===== AVAILABLE RECORDS =====

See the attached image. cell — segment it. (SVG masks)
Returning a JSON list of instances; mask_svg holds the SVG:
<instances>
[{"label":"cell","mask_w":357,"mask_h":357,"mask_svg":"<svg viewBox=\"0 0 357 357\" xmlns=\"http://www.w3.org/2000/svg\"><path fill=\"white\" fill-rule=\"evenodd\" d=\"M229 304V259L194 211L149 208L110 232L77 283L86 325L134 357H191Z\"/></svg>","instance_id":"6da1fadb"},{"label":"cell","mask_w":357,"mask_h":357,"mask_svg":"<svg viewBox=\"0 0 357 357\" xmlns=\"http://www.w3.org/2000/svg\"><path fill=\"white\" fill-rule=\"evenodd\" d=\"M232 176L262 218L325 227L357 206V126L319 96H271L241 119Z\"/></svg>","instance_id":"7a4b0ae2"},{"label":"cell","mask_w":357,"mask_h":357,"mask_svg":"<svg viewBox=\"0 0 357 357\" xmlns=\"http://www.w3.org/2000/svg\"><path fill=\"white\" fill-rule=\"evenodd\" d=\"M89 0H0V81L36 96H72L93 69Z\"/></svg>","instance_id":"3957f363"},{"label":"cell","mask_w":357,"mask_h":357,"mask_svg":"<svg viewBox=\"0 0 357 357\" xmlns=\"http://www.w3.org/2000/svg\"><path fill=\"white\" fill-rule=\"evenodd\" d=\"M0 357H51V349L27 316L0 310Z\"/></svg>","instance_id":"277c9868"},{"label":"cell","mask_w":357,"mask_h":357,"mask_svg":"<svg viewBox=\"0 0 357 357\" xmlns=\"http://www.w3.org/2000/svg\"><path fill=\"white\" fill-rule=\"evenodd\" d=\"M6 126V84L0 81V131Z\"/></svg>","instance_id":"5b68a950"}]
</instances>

=====

- **WRITTEN PROBLEM**:
Render the stretch of data from its first line through the line containing "<instances>", both included, as a JSON list of strings, one string per line, with any blank lines left out.

- **ANSWER TO THE PROBLEM**:
[
  "See the attached image. cell — segment it. (SVG masks)",
  "Returning a JSON list of instances; mask_svg holds the SVG:",
  "<instances>"
]